With half of 2021 wrapped, and just a matter of months before committee weeks begin for the 2021-2022 Legislative Session, question marks abound about state-level races in Northeast Florida.
The two competitive Senate primaries offer disparate looks.
In Senate District 4, a trio of state legislators seek to succeed term-limited Sen. Aaron Bean. Reps. Cord Byrd of House District 11, Clay Yarborough of HD 12, and Jason Fischer of HD 16 are all planning to skip fourth terms in the House and chase promotion to the upper chamber.
Rep. Wyman Duggan, of HD 15, is running for reelection rather than Senate. Perhaps coincidentally, he does not live in SD 4, being just a few blocks outside the line.
Fischer continues to build a fundraising advantage ahead of the August 2022 Republican Primary.
In May, Fischer added $21,250 to his Friends of Jason Fischer account, pushing his total cash on hand for the political committee close to $780,000. Donors also contributed $6,350 to Fischer’s campaign account, which now has more than $103,000 on hand. A second Fischer committee has roughly $68,000 in the bank.
While Fischer is nearing $970,000 on hand even before counting June totals, due no later than July 10, his opponents are struggling to match.
Yarborough had roughly $68,000 in his campaign account as of the end of May. Floridians for Conservative Values, the political committee supporting Yarborough’s bid, has nearly $330,000 on hand.
Fischer has more than a two-to-one edge over Yarborough, but far behind both is the Representative from HD 11. Byrd raised nothing in May to either his 1845 political committee or his campaign account, and between the two, he has roughly $80,000 on hand.
There are those who suggest that candidates may stand down. Senate President Wilton Simpson is likely to discourage a Primary for a safe Senate seat, meaning someone could just run for reelection.
If that were to happen, Byrd would seem to have the cleanest path. Jacksonville Beach lawyer Heath Brockwell is the clubhouse leader in fundraising in the HD 11 field, with just over $18,000 cash on hand. Duval County Republican Party chair Dean Black has floated a trial balloon to move to the district and run, but that has yet to translate into action.
In HD 12, the field right now consists of former four-term Rep. Lake Ray. Will Ray draw primary competition? It would be a surprise if he didn’t.
HD 13 and HD 14 currently have no filed candidates, but caveats apply. The other open Senate seat in the region plays in one of them.
HD 13 incumbent Rep. Tracie Davis is mulling a run in SD 6 for mentor Audrey Gibson‘s Senate seat, a safe Democratic spot. Gibson is term-limited next year and Davis has done everything but file.

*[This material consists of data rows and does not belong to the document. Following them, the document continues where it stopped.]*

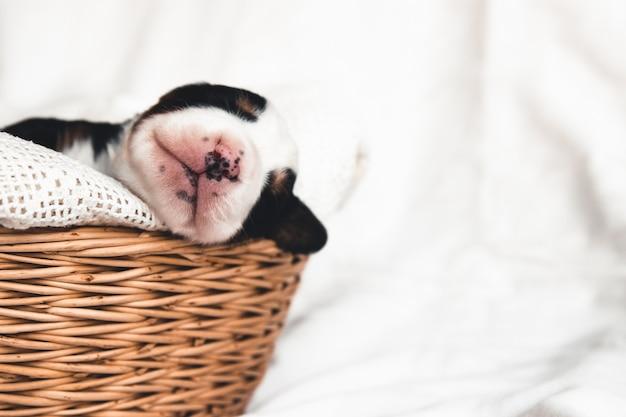 Cachorrinho de bernese mountain dog em uma cesta. animais fofos.
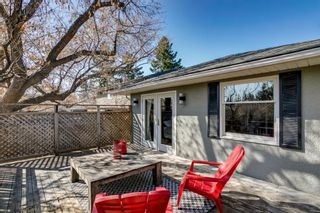 Photo 28: 436 38 Street SW in Calgary: Spruce Cliff Detached for sale : MLS®# A1091044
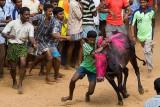 Jallikattu - Taming he bull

Jacksonville City Council member Reggie Gaffney is likewise exploring a run for Senate. Gaffney has been coy about when he may actually file, and there are rumblings that he is too much of a DINO (Democrat in Name Only) for the politically aware electorate of 2022.

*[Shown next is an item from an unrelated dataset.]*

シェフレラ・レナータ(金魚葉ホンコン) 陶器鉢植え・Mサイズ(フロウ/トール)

Meanwhile, political newcomer Brooklyn Owen is in fact a filed candidate for Gibson’s seat, though Owen is also one who has yet to file campaign finance reports despite being in the race for months.
HD 14 incumbent Rep. Angie Nixon, meanwhile, just got married, perhaps delaying her filing for reelection. However, having toppled the previous incumbent by 20 points last year, she likely doesn’t have to worry about opposition next year.
Meanwhile, in HD 16, Duval County School Board member Lori Hershey will battle local lawyer Adam Brandon in what will be a chippy Republican primary. Brandon recently moved to the district, as Hershey mentions whenever she can. Hershey is running as a Ron DeSantis Republican, including backing the Governor’s culture war smackdown of critical race theory.